Write down every entry below once more, exactly.

*Stored rows*:
● ● ● ● ● ● ●

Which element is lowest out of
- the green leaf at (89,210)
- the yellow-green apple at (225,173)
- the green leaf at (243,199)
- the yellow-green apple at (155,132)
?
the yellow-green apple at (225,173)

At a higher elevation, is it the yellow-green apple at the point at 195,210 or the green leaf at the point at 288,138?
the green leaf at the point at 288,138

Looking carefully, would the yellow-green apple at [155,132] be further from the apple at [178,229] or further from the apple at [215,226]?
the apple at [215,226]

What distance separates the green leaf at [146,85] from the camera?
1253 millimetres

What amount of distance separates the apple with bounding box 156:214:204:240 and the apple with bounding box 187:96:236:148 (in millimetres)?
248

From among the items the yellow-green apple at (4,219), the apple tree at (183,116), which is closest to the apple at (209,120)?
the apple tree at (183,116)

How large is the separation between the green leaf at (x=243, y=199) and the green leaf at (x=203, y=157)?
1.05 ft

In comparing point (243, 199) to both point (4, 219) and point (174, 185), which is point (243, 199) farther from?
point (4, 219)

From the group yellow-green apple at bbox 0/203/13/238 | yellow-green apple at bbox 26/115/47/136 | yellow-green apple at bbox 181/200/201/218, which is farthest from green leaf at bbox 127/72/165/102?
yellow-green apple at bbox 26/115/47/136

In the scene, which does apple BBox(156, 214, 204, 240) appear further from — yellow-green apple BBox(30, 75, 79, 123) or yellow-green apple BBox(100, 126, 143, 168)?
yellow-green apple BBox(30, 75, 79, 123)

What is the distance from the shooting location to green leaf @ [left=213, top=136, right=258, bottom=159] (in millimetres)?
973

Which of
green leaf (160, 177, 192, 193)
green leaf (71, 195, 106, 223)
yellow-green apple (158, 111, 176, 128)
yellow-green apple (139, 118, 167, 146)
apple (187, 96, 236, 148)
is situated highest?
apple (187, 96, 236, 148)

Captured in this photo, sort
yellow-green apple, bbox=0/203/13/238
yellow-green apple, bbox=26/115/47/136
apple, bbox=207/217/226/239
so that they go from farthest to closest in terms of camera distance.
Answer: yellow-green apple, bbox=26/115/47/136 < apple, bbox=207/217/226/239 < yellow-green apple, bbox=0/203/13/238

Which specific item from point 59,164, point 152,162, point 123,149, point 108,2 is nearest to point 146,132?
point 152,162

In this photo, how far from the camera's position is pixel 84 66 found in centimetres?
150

● ● ● ● ● ● ●

*The answer*:
Which element is lowest out of
- the green leaf at (89,210)
- the yellow-green apple at (225,173)
- the green leaf at (243,199)
- the yellow-green apple at (155,132)
?
the yellow-green apple at (225,173)

At a higher elevation, is it the yellow-green apple at the point at 195,210 or the green leaf at the point at 288,138?
the green leaf at the point at 288,138

Looking carefully, would the yellow-green apple at [155,132] be further from the apple at [178,229] or further from the apple at [215,226]?
the apple at [215,226]

What distance separates the green leaf at [146,85] from the camera?
1253 millimetres

What amount of distance separates the apple with bounding box 156:214:204:240 and the apple with bounding box 187:96:236:148 (in millimetres)?
248

From among the items the yellow-green apple at (4,219), the apple tree at (183,116), which is closest to the apple at (209,120)?
the apple tree at (183,116)

How large is the separation between the green leaf at (x=243, y=199) and the green leaf at (x=203, y=157)?
1.05 ft

In comparing point (243, 199) to both point (4, 219) and point (174, 185), which is point (243, 199) farther from?
point (4, 219)

From the group yellow-green apple at bbox 0/203/13/238 | yellow-green apple at bbox 26/115/47/136 | yellow-green apple at bbox 181/200/201/218, which is farthest from green leaf at bbox 127/72/165/102?
yellow-green apple at bbox 26/115/47/136

In the scene, which does apple BBox(156, 214, 204, 240) appear further from — yellow-green apple BBox(30, 75, 79, 123) or yellow-green apple BBox(100, 126, 143, 168)?
yellow-green apple BBox(30, 75, 79, 123)

What is the distance from the shooting location to green leaf @ [left=213, top=136, right=258, bottom=159] (in millimetres)?
973

Which of
green leaf (160, 177, 192, 193)
green leaf (71, 195, 106, 223)
yellow-green apple (158, 111, 176, 128)
yellow-green apple (139, 118, 167, 146)
apple (187, 96, 236, 148)
is situated highest?
apple (187, 96, 236, 148)

Captured in this photo, sort
yellow-green apple, bbox=0/203/13/238
yellow-green apple, bbox=26/115/47/136
apple, bbox=207/217/226/239
so that they go from farthest to closest in terms of camera distance.
Answer: yellow-green apple, bbox=26/115/47/136 < apple, bbox=207/217/226/239 < yellow-green apple, bbox=0/203/13/238

Which specific item from point 59,164, point 152,162, point 123,149, point 108,2 is nearest to point 146,132?
point 152,162

In this photo, how far from the camera's position is pixel 84 66 found in centimetres?
150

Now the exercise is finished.